The effect of intraoperative glucose management on mortality has primarily been examined in patients undergoing cardiac surgery. Such studies identified a benefit in patients with myocardial infarction who received intraoperative infusions of insulin and potassium[63,64]. Additional studies have evaluated the effects of intensive glycemic control on mortality following coronary artery bypass grafting[65-67]. The retrospective study by Ammori et al[3] also reported one-year mortality rates, which were higher in patients with poorly controlled hyperglycemia compared to those with well-controlled glucose levels (21.9% vs 8.8%).

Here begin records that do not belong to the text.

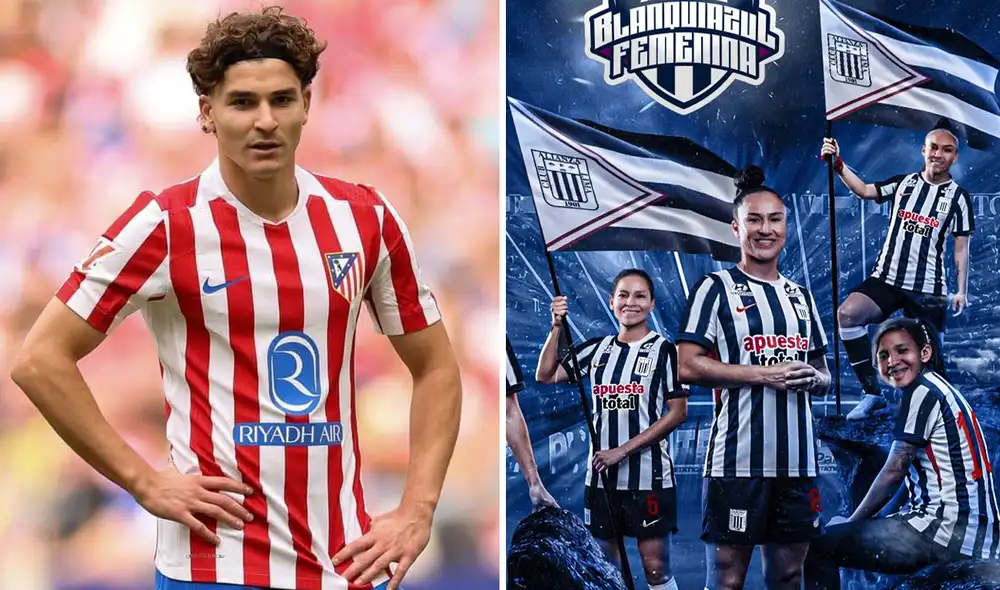 Programación de los partidos de hoy, jueves 5 de febrero. Foto: composición LR/Atlético Madrid/Alianza Lima Femenino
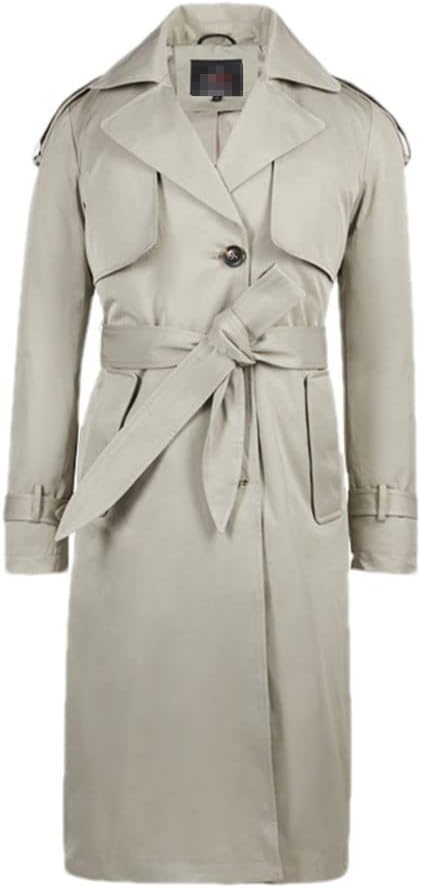 Women's Autumn Trench Coat Single-Breasted Loose All-Match Hooded Women's Clothing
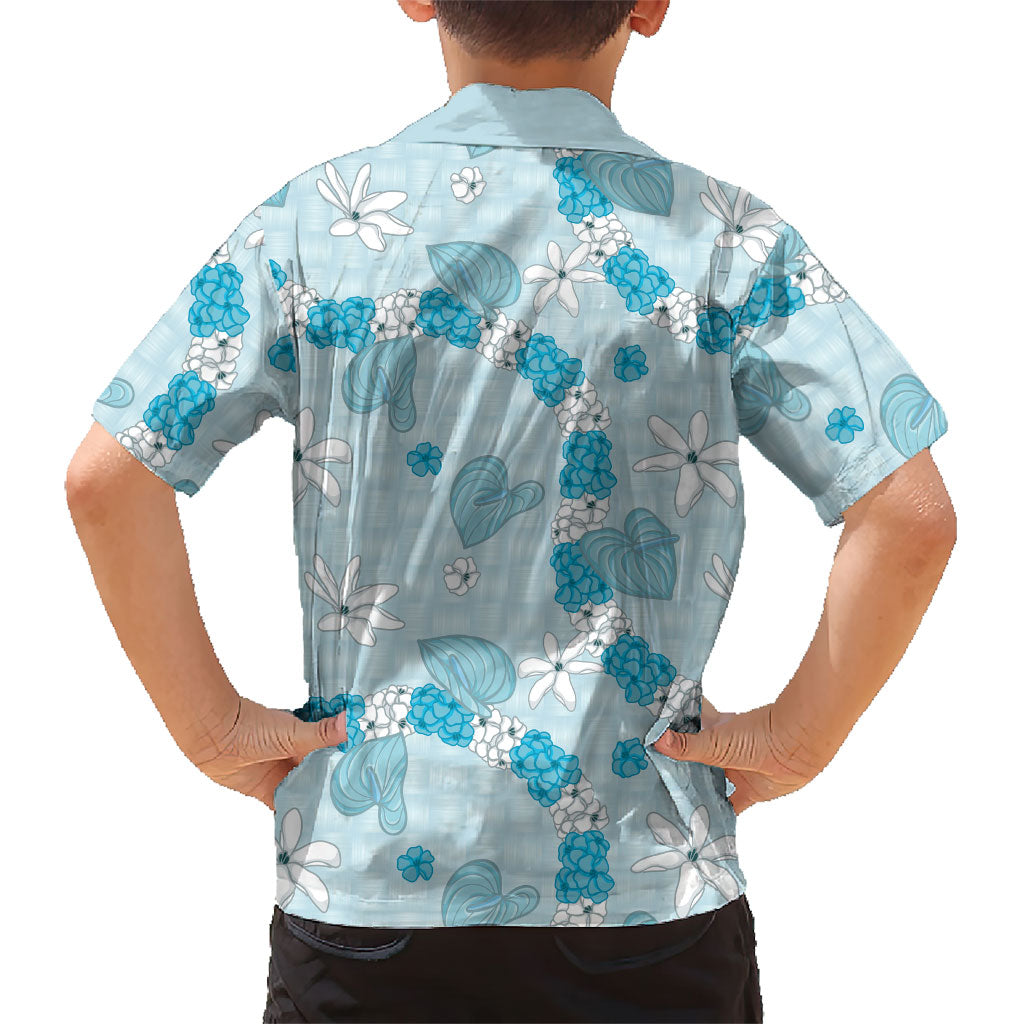 Hawaii Anthurium Tiare Pikake Lei Family Matching Off The Shoulder Long Sleeve Dress and Hawaiian Shirt UliUli Lauhala Art Pattern LT01 - Polynesian Pride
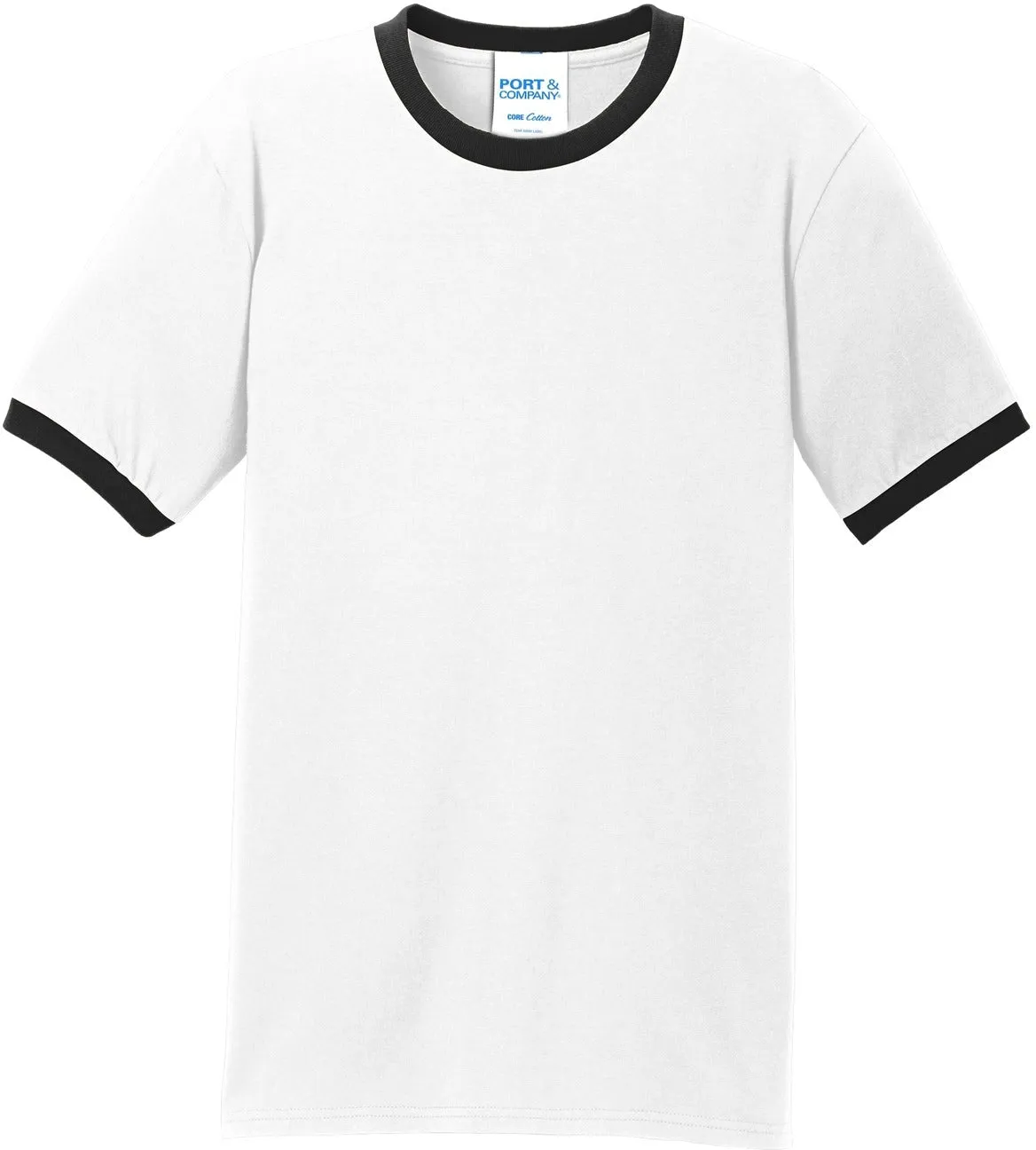 Port & Company Core Cotton Ringer Tee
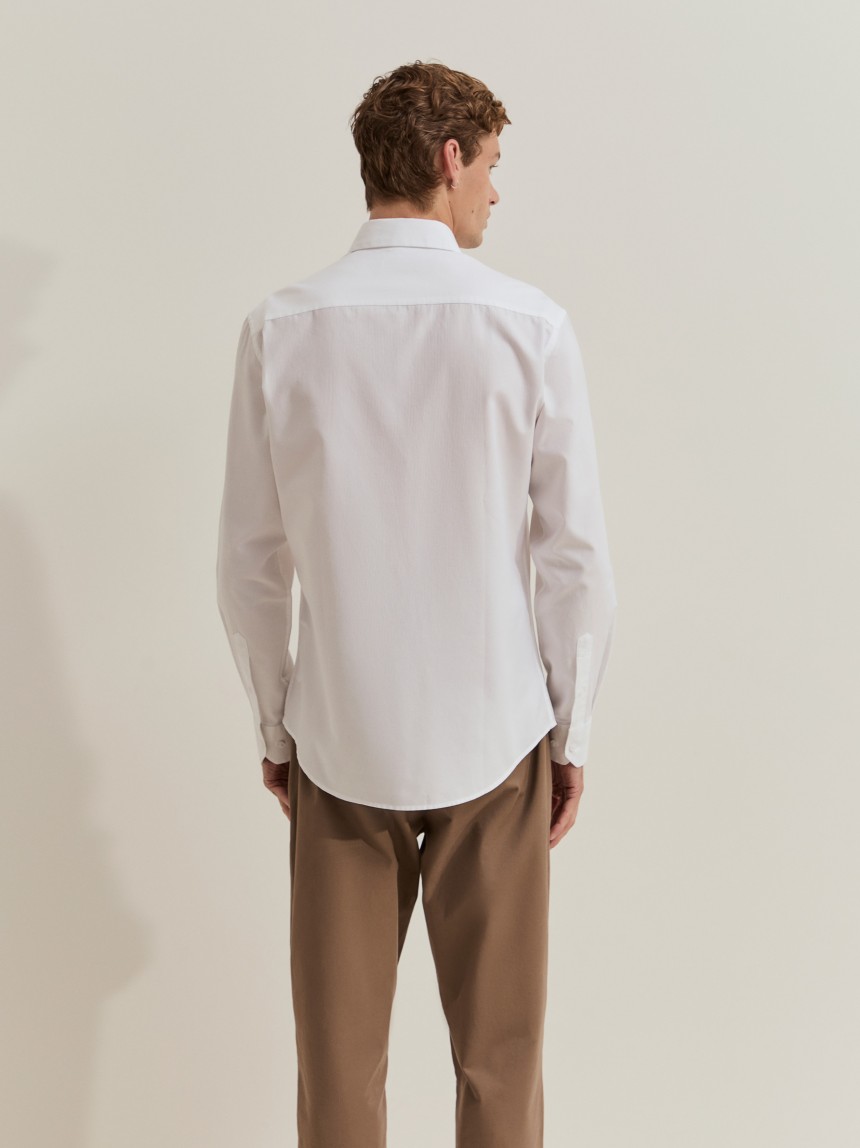 Camisa slim fit de algod�o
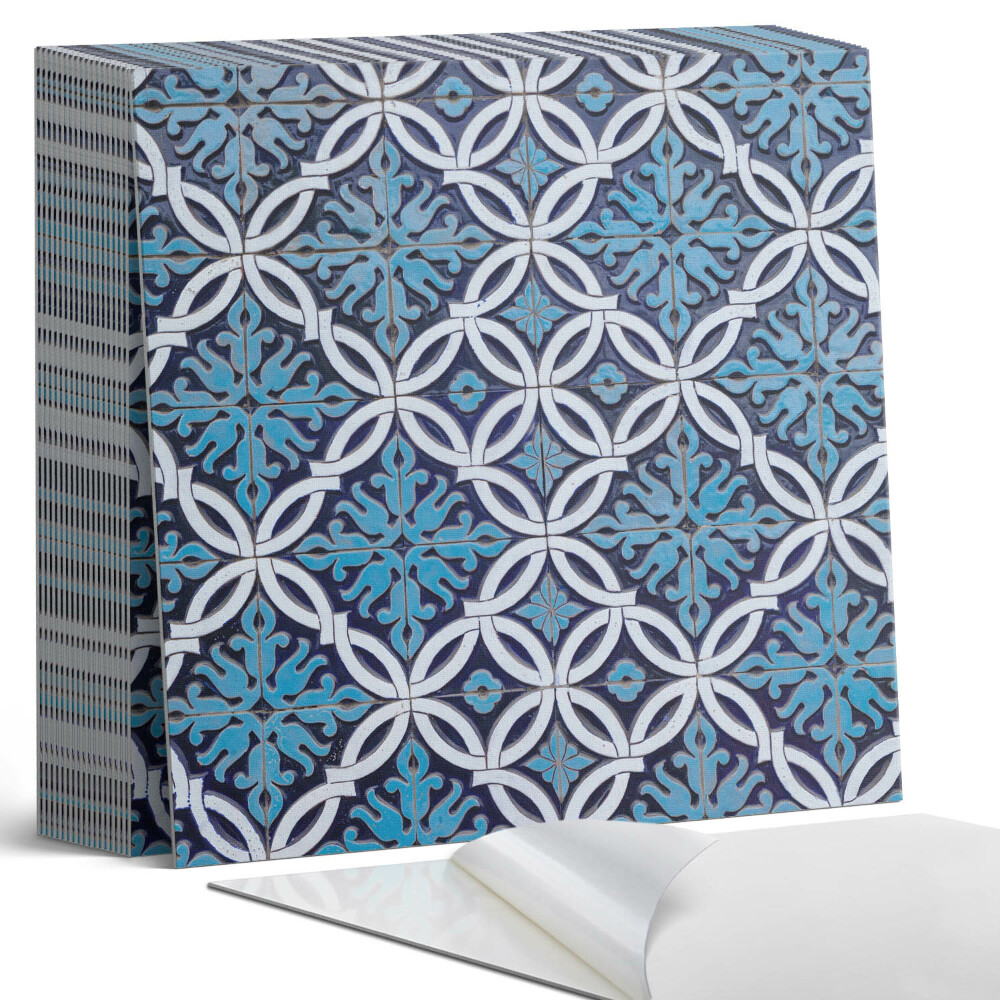 Plăcile de vinil Model de forme cu motiv floral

A prospective clinical study of the relationship between intraoperative blood glucose and post-transplant mortality is thus warranted.

CONCLUSION

Patients with end-stage liver disease exhibit hepatogenic diabetes, which manifests as peripheral insulin resistance and hyperinsulinemia. During LT, additional exogenous factors lead to intraoperative refractory hyperglycemia, with peak blood glucose levels occurring after reperfusion. As there are no specific guidelines, conventional methods from other clinical fields are used for the intraoperative management of hyperglycemia in these patients. Retrospective studies demonstrate that intraoperative hyperglycemia is associated with increased risk for infection and one-year mortality. Furthermore, the variability in blood glucose level during LT may predict post-transplant outcomes. Diabetogenic traits return after successful LT, so persistent neohepatic hyperglycemia in association with early indicators of graft dysfunction should be examined in future studies, including prospective clinical studies on the influence of intraoperative blood glucose on post-transplant outcomes.